GIVEN PASSAGE =>
Let’s say you have a friend who cut her patient/lover’s LVAD wire to get him moved up on the heart transplant list. Let’s also say you both are surgical interns. Instead of giving her tough love, you decide to concoct a plan with the other interns that keeps her from facing consequences… like, say, getting fired.
Okay, yes, this is the plot of an early episode of Grey’s Anatomy, but it’s also a pretty good example of enabling.
It can be uncomfortable to talk about patterns we’re engaging in within our relationships, particularly empowering and enabling behaviors. These two terms are sometimes used interchangeably, but they have vastly different meanings.
Understanding the difference between them is crucial to maintaining a healthy and balanced relationship. Erica Basso, a Licensed Marriage and Family Therapist, is the perfect guide to explain, explore, and help improve these complex interpersonal dynamics.
“The distinction is this: To empower someone is to teach or guide another in developing skills to handle life on their own, whereas enabling would be simply taking over responsibilities that belong to someone else,” Basso says. She believes the act of empowering in a relationship means being a catalyst that helps your partner become their best self. “[You] show your love and support by helping provide tools, resources, knowledge, or affirmation, so they can learn to overcome challenges on their own or develop the confidence to take control over their own life.”

EXERCISES TO COMPLETE =>
1. In the passage about enabling and empowering, what is Erica Basso's professional title?
2. List every form of help that, according to Basso in the passage about enabling and empowering, you can provide to show love and support.
3. Rewrite the passage about enabling and empowering from "Okay, yes, this" to "complex interpersonal dynamics.", switching "uncomfortable" to "awkward".
The listing that follows has no connection to the passage about enabling and empowering.

SUPPLIED DATA =>

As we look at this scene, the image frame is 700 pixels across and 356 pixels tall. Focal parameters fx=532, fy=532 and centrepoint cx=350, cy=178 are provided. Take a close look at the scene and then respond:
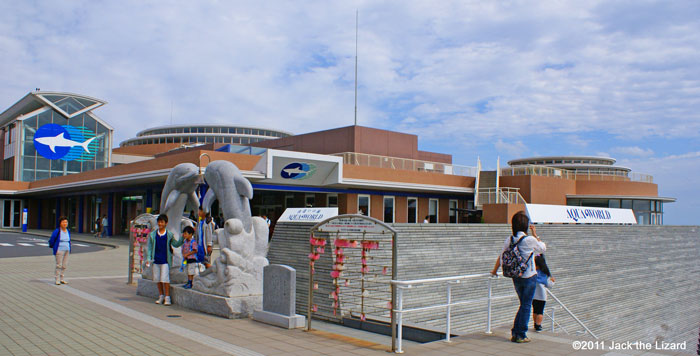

WRITTEN ANSWERS =>
1. She is a Licensed Marriage and Family Therapist.

2. Tools, resources, knowledge, affirmation

3.
Okay, yes, this is the plot of an early episode of Grey’s Anatomy, but it’s also a pretty good example of enabling.
It can be awkward to talk about patterns we’re engaging in within our relationships, particularly empowering and enabling behaviors. These two terms are sometimes used interchangeably, but they have vastly different meanings.
Understanding the difference between them is crucial to maintaining a healthy and balanced relationship. Erica Basso, a Licensed Marriage and Family Therapist, is the perfect guide to explain, explore, and help improve these complex interpersonal dynamics.